_Document text_:
+++

A. Three, but they're really one.

Q. How many Quakers does it take to screw in a light bulb?
A. Ten to sit around in a circle until one feels the inner light.

Q. How many Zen Buddhists does it take to screw in a light bulb?
A. Two, one to screw it in and one not to screw it in.

We do not exempt Judaism from this obsession with difference:

Q: How many Jews does it take to change a light bulb? 
A: 30. One to change the bulb and 29 to discuss it and give contradictory advice to the person changing the bulb. 


Q: How many Ultra-Orthodox rabbis does it take to change a light bulb? 
A: This has not yet been determined. They are still searching for a Talmudic reference to light bulb. 


Q: How many Jewish Renewal rabbis does it take to change a light bulb? 
A: It depends. One if it's an eco-kosher bulb that isn't going to be lit by electricity from nuclear power.
Two, as long as a man and a woman rabbi have equal turns replacing in the bulb.  Three, same as above plus an additional rabbi to study the psycho-halachic implications of such a change and then lead a weekend retreat to evaluate the experience. 

To distinguish one category of people from another can certainly be the stuff of humor; it can also become the stuff of horror.  When we indulge in distinction as a means to separate ourselves from others heartlessly, we lose touch with the other part of the lesson from Eden, that the differences we note with such clarity represent variable manifestations of an underlying Unity – a unity in which all forms of being find their source.

+++

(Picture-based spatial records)

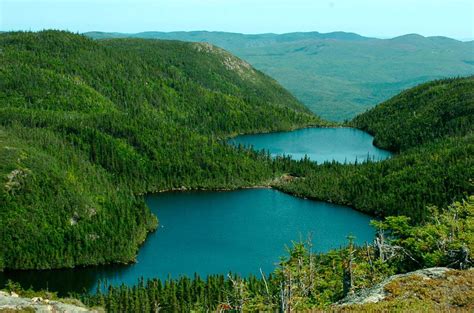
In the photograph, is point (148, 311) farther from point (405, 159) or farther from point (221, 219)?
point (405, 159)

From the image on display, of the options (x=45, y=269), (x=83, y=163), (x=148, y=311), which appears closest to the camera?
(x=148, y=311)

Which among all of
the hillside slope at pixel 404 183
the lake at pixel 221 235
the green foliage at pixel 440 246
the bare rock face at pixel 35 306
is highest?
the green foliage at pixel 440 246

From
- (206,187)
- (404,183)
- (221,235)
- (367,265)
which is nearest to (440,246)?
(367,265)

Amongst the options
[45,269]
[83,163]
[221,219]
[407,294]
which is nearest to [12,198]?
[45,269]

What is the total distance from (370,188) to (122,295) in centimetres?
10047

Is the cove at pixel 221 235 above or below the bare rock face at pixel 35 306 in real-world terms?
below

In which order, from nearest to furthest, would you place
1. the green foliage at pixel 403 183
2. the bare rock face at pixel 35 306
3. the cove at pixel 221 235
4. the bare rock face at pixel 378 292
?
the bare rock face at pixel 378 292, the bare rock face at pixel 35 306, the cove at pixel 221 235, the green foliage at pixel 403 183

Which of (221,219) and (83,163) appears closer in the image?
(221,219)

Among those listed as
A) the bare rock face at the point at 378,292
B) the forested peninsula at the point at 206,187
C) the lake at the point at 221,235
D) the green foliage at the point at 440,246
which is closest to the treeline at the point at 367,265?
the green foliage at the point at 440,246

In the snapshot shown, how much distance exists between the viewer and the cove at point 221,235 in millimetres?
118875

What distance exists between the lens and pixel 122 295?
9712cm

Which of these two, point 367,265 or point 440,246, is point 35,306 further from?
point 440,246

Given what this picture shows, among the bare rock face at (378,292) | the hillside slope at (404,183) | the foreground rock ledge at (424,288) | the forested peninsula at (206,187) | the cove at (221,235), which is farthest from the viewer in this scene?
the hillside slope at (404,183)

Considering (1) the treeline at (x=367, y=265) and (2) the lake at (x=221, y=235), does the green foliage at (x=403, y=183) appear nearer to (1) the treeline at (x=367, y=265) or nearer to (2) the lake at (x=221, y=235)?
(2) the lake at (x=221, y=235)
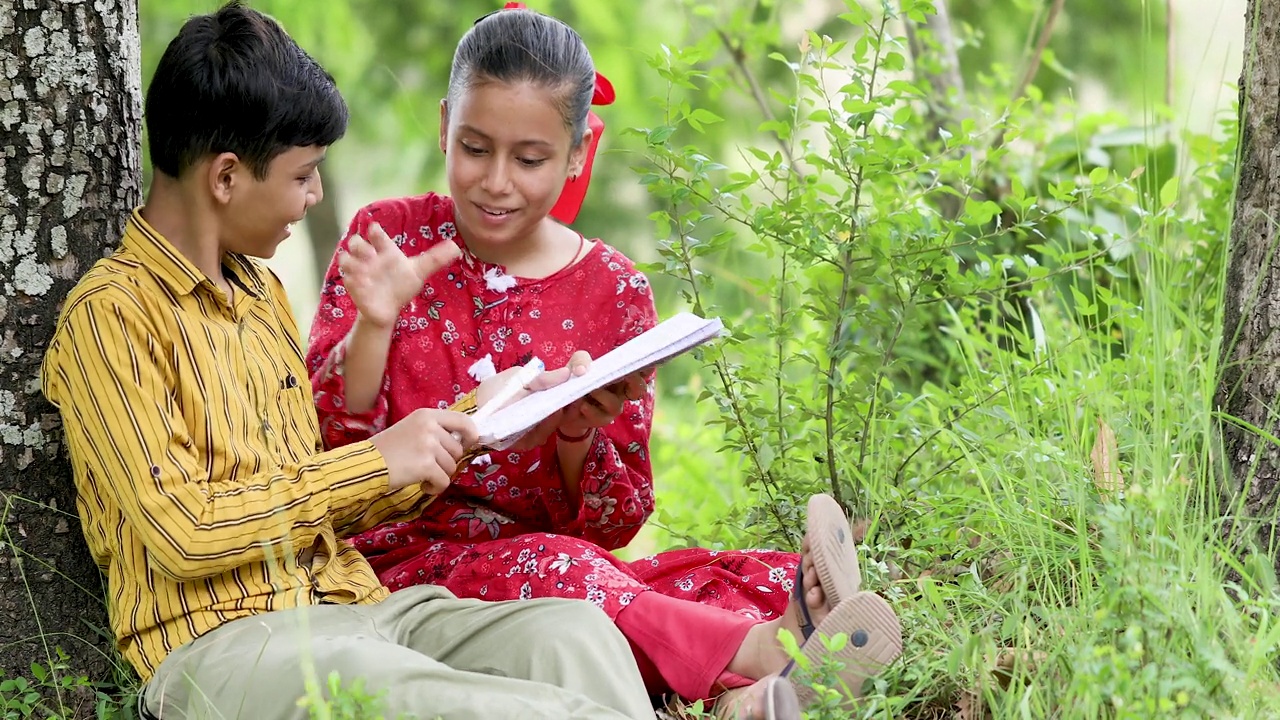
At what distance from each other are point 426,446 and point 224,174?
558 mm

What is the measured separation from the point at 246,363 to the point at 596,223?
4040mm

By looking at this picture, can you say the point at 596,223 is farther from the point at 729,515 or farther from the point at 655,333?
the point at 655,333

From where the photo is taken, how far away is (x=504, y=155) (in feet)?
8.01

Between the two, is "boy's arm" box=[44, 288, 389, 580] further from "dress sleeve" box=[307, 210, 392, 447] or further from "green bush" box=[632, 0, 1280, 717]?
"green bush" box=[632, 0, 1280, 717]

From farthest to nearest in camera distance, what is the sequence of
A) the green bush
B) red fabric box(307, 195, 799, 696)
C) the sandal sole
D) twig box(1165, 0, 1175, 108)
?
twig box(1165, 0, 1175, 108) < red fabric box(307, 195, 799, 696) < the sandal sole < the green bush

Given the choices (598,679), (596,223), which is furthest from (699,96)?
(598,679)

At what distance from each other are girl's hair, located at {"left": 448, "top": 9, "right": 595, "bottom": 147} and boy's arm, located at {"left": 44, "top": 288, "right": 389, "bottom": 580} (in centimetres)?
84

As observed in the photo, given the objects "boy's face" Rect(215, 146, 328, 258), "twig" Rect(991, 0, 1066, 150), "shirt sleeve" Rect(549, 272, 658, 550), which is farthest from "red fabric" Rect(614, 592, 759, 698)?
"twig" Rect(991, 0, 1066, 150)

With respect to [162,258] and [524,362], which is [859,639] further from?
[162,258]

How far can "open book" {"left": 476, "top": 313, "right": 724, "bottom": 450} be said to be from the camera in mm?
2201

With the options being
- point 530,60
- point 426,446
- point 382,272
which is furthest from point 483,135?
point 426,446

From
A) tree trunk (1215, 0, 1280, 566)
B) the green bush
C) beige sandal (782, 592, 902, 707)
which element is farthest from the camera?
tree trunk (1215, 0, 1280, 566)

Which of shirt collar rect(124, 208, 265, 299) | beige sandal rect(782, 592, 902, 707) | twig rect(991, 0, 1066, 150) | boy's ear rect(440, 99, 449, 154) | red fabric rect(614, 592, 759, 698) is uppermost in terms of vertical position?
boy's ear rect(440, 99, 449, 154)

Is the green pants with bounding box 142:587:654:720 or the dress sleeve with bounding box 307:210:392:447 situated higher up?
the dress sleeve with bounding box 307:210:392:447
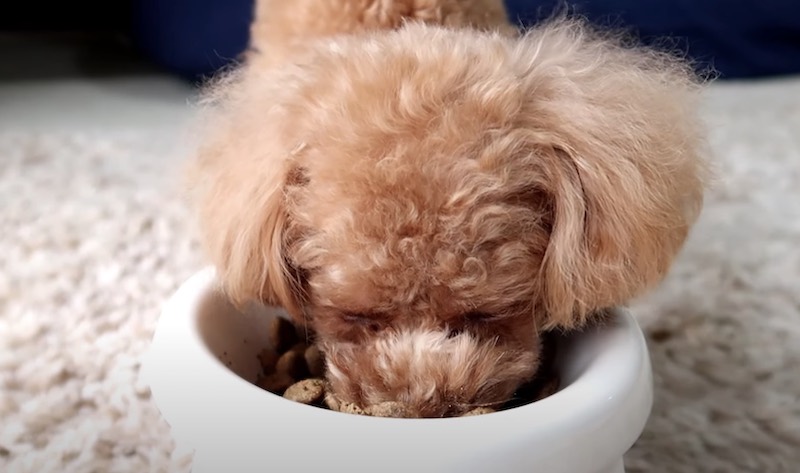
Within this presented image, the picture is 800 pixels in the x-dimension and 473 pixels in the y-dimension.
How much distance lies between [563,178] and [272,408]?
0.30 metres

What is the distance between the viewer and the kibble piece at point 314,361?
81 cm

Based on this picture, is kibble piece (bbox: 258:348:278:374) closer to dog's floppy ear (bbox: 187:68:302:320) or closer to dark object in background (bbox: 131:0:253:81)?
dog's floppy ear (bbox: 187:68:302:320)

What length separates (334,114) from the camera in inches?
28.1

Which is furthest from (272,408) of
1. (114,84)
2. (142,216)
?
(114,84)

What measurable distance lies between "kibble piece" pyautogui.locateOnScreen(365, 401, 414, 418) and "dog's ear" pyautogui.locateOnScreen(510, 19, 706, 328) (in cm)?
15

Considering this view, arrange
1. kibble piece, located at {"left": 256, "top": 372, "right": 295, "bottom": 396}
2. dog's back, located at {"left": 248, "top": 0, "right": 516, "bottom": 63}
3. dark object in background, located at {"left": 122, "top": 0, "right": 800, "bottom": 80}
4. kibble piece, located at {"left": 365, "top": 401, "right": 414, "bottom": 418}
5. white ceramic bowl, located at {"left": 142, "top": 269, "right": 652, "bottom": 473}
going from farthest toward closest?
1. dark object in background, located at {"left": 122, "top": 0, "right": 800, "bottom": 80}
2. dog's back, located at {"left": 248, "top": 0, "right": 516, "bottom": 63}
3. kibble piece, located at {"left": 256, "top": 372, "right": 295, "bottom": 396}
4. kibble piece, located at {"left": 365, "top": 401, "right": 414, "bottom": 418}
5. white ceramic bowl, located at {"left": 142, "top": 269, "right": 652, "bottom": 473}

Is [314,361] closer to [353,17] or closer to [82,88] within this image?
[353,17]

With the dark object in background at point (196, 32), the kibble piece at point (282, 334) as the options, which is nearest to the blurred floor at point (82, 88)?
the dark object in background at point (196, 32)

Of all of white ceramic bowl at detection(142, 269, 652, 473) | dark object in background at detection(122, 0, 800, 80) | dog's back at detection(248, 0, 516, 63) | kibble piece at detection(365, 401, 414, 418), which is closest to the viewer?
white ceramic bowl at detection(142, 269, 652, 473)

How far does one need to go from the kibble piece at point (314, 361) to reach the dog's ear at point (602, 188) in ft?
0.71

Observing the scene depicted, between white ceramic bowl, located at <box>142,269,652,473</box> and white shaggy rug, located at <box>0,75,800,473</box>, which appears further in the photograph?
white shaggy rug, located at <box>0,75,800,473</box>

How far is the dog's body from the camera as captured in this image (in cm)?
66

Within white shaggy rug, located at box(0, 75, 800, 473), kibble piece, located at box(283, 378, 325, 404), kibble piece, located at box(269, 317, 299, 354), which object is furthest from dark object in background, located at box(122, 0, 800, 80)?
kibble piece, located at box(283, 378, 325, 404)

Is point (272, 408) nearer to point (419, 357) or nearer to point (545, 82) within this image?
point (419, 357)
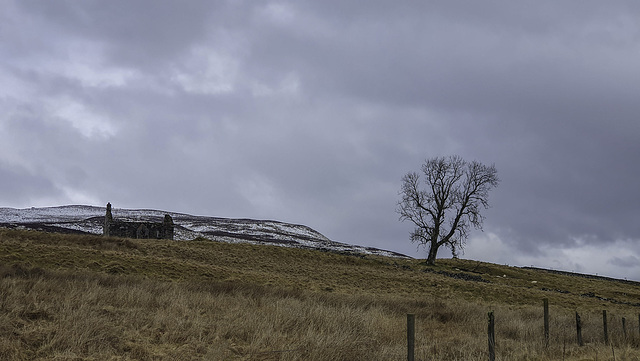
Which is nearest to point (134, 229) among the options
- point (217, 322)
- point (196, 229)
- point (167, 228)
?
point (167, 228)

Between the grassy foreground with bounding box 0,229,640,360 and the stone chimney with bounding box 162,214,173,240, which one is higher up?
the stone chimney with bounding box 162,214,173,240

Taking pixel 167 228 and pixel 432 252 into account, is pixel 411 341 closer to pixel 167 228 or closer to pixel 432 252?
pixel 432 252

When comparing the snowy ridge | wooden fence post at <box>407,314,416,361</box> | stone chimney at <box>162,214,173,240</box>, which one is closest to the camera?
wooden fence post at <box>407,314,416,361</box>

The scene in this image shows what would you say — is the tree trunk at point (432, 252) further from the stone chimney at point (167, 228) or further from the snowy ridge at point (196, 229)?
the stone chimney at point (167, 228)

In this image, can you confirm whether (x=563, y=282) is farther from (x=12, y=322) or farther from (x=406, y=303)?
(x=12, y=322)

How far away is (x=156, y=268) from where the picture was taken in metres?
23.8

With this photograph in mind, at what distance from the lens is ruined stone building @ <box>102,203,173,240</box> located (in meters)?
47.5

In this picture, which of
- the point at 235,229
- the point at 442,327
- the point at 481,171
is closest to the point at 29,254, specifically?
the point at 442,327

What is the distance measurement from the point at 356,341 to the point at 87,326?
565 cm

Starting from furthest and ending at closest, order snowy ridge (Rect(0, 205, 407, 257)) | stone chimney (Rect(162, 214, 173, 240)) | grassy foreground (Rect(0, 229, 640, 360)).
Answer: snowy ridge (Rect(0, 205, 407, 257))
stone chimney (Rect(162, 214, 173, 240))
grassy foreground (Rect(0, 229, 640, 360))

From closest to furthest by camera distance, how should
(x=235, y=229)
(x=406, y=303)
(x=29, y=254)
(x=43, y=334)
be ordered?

+++

_What you will do_:
1 > List every group of people that the light bulb jokes ask about in their "How many ... does it take" lines.
2 > Render the records from the line with "From closest to" up to and including the final line of the records as a numbered list, omitting blank lines.

_Expected responses_:
1 > Quakers, Zen Buddhists, Jews, Ultra-Orthodox rabbis, Jewish Renewal rabbis

2 >
1. From closest to furthest by camera distance, how should
2. (x=235, y=229)
3. (x=406, y=303)
4. (x=29, y=254)
5. (x=43, y=334)
6. be ordered?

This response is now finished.